Profiles of grid cells with simulation data and measurement data
The resolution of the grid cell depend on the model domain. meteoblue offers weather data for 3-30km resolution.
Calculation of grid cell data in flat terrain
Forecast data: meteoblue can calculate weather data for every point with a specific altitude in the grid cell.
Archive data: meteoblue archives each forecast data set at least once daily. The archive data is calculated for the average altitude of the grid cell (see “average temperature of the grid cell). The temperature deviance for flat terrain is between 0 and 2K.
Calculation of grid cell data in mountainous terrain
Forecast data: meteoblue can calculate weather data for every point with a specific altitude in the grid cell (see “point temperature at specific location”).
Archive data: meteoblue archives each forecast data set at least once daily.
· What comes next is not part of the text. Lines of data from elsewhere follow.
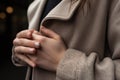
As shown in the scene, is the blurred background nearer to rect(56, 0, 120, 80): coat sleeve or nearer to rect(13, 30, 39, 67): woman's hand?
rect(13, 30, 39, 67): woman's hand

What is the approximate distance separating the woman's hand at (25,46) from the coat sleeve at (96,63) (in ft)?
0.44

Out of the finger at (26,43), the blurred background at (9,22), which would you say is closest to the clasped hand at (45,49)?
the finger at (26,43)

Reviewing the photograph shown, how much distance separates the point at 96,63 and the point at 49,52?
18 cm

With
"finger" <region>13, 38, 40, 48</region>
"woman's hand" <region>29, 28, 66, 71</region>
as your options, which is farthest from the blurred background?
"woman's hand" <region>29, 28, 66, 71</region>

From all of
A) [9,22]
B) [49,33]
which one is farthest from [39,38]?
[9,22]

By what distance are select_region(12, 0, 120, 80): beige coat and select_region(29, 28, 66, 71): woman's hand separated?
0.03 metres

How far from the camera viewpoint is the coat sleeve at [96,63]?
1058 millimetres

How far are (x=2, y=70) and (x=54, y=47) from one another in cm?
273

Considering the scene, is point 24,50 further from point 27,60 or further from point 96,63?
point 96,63

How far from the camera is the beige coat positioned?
1.07 meters

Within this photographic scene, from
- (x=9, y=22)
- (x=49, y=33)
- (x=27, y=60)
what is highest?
(x=49, y=33)

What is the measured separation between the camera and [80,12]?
1.15 meters

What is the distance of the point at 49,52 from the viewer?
45.3 inches

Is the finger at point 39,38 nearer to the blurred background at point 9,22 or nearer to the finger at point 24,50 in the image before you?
the finger at point 24,50
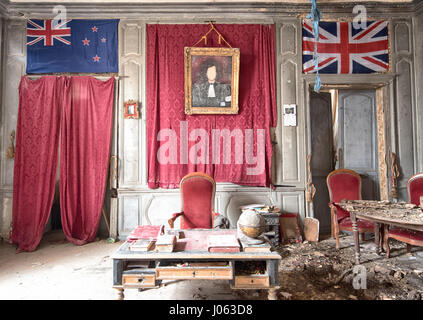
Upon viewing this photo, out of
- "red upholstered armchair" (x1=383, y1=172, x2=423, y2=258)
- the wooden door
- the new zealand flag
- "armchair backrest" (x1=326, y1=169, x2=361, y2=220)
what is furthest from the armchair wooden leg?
the new zealand flag

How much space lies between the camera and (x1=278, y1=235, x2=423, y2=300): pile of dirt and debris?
2422mm

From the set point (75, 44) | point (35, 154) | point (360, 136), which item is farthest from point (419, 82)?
point (35, 154)

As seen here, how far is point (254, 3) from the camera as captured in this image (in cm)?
429

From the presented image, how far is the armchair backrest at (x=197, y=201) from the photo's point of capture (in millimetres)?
3275

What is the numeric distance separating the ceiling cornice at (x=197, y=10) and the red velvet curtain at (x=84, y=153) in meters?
1.25

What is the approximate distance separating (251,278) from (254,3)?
14.6ft

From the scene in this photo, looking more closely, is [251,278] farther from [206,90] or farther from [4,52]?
[4,52]

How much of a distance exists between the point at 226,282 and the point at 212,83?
312 cm

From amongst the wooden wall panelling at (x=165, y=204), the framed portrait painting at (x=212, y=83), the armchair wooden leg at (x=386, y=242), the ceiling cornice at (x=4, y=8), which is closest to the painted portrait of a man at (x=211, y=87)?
the framed portrait painting at (x=212, y=83)

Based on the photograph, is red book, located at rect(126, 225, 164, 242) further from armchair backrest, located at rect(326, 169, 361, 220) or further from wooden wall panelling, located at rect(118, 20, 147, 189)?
armchair backrest, located at rect(326, 169, 361, 220)

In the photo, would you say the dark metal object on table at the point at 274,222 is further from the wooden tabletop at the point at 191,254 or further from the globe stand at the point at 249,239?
the wooden tabletop at the point at 191,254

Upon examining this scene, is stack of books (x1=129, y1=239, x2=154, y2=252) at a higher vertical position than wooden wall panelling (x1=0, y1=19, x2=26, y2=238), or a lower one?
lower

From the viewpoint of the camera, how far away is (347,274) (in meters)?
2.81

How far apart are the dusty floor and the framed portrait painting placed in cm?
257
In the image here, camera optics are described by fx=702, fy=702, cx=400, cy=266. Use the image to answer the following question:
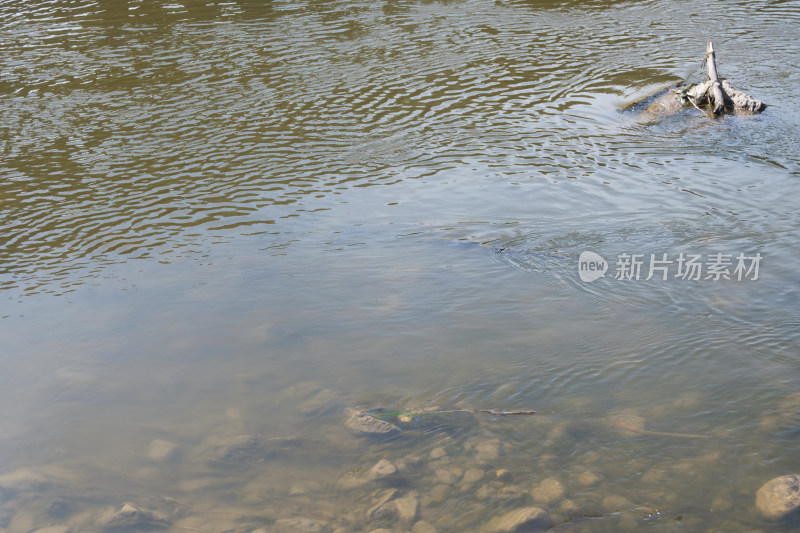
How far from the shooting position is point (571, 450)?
3.72 metres

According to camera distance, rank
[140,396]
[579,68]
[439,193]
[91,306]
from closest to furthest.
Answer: [140,396] < [91,306] < [439,193] < [579,68]

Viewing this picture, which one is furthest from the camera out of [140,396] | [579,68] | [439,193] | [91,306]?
[579,68]

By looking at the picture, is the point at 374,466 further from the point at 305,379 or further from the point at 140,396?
the point at 140,396

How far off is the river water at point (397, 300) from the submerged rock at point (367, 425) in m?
0.05

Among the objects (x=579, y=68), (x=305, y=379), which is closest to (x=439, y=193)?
(x=305, y=379)

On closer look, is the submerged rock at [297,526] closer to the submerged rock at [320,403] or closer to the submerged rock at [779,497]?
the submerged rock at [320,403]

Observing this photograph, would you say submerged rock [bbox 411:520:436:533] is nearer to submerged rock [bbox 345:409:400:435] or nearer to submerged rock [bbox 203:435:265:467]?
submerged rock [bbox 345:409:400:435]

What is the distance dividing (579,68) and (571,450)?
8.65 metres


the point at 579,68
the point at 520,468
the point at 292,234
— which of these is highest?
the point at 579,68

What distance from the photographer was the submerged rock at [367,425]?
13.0 feet

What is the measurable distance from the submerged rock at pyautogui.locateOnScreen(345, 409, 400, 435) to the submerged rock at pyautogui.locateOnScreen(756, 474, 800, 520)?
1.85 meters

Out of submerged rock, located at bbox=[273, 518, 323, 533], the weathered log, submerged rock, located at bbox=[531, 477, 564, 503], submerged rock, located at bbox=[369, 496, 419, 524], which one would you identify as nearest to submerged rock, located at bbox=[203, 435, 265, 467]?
submerged rock, located at bbox=[273, 518, 323, 533]

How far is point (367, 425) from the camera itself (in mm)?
4004

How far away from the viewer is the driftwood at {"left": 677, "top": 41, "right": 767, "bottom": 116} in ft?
28.5
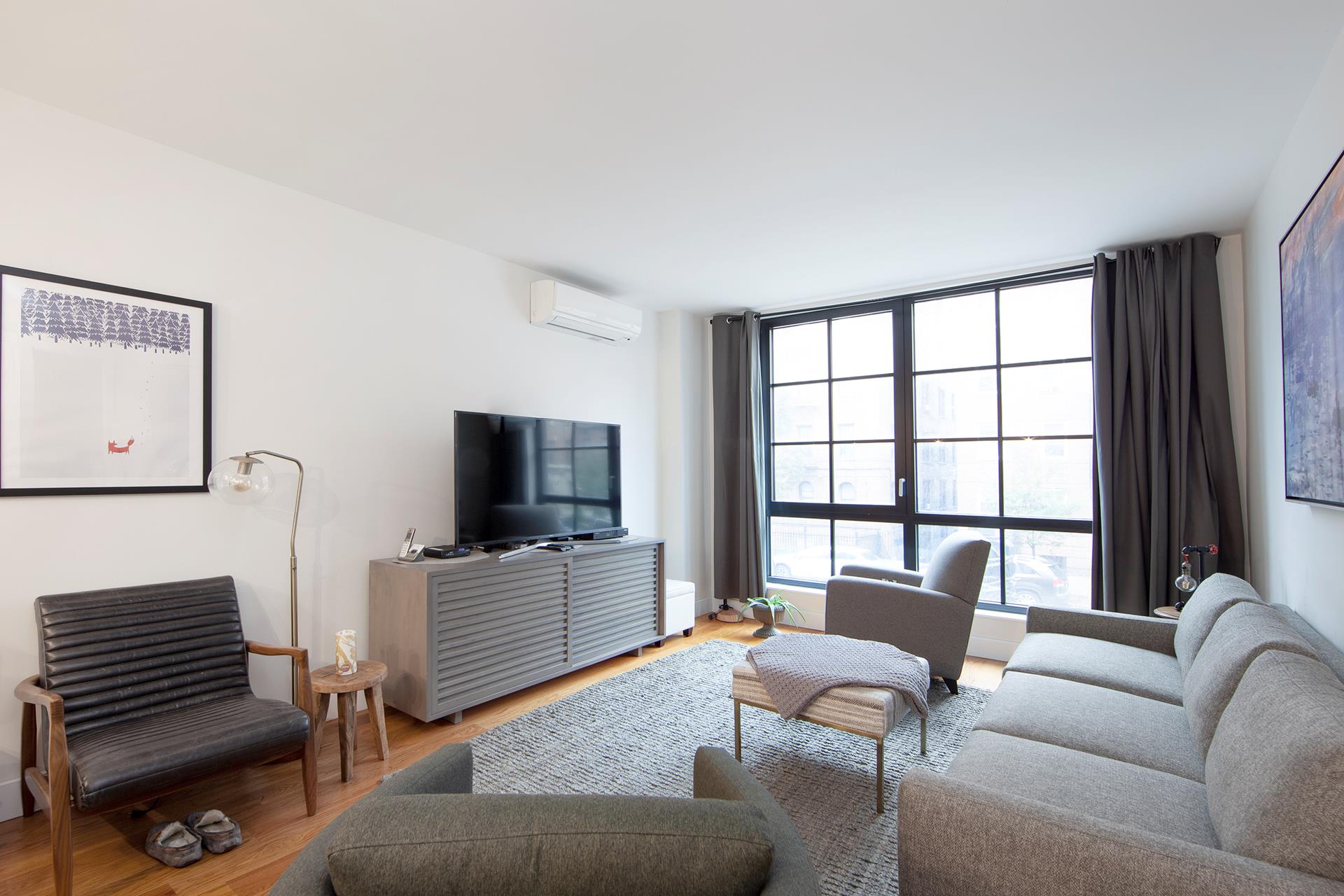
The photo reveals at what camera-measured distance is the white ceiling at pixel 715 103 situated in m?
1.88

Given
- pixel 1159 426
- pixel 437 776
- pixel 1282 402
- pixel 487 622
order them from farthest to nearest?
pixel 1159 426
pixel 487 622
pixel 1282 402
pixel 437 776

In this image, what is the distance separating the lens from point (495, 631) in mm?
3289

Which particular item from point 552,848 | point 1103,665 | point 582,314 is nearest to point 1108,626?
point 1103,665

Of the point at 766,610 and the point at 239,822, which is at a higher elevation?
the point at 766,610

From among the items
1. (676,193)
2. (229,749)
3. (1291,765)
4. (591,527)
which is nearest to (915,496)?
(591,527)

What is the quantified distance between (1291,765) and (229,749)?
2645 millimetres

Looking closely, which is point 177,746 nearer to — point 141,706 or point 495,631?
point 141,706

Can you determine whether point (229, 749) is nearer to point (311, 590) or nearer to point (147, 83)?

The archive data is calculated for the average altitude of the grid cell (see “average temperature of the grid cell). The temperature deviance for mountainous terrain is between 0 and 5K.
|Flat terrain||Mountainous terrain|
|Forecast data||Forecast data calculated for every point in grid cell|
|Archive data||Forecast data calculated for average of grid cell|
Calculation of simulation data
Forecasts can be very wrong after just 10 days, so how can we compute 30 years? In fact we only compute a 1 day forecast, starting from real weather observations. This short term forecast has been validated against 10’000s of weather stations over many years, and is very close to reality (it corresponds to what is called a "reanalysis" which is equivalent to the best possible forecast available for the day-ahead). We repeat this procedure for every day of the year for 30 years. That makes 8760 one-day forecasts per year, which are then joined together into a continuous >30-year time series since - the meteoblue weather history.
Availability of meteoblue simulation data vs. measurement data
meteoblue simulation data is available without any gaps since 1984 with our global model (NEMSGLOBAL). This global model has a resolution of 30 km and we offer more than 30 years of hourly data.
Applications for simulation vs. measurement data
meteoblue simulations can replace measurements in most areas. A simulation will be more precise for a given place than measurements taken 20 or more km away (in mountain areas, the simulation is already more accurate than a measurement at a distance of 3-10 km away). In places with very high need for reliability, such as airports, city centres, building management, irrigation systems, renewable energy production sites, high traffic roads and some others, the additional precision offered by measurements justify the (substantially) higher cost.